• [Spatial question entries]:
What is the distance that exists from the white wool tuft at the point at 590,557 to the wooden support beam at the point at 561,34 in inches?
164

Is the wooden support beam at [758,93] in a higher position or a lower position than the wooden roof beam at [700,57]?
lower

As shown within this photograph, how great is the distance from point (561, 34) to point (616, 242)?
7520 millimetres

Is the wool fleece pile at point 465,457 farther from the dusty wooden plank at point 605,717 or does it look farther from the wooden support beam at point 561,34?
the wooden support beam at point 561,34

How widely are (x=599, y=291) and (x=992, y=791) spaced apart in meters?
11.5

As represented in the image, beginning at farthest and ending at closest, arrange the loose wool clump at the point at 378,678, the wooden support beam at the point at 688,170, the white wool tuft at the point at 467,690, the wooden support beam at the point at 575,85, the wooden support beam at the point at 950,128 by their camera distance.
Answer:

• [Task details]:
Copy out word for word everything from the line containing "As represented in" down to the end of the listing, including both ends.

• [Reply]:
As represented in the image, beginning at farthest and ending at closest, arrange the loose wool clump at the point at 378,678, the wooden support beam at the point at 688,170, the white wool tuft at the point at 467,690, the wooden support beam at the point at 575,85, the wooden support beam at the point at 950,128 by their camera distance.
Answer:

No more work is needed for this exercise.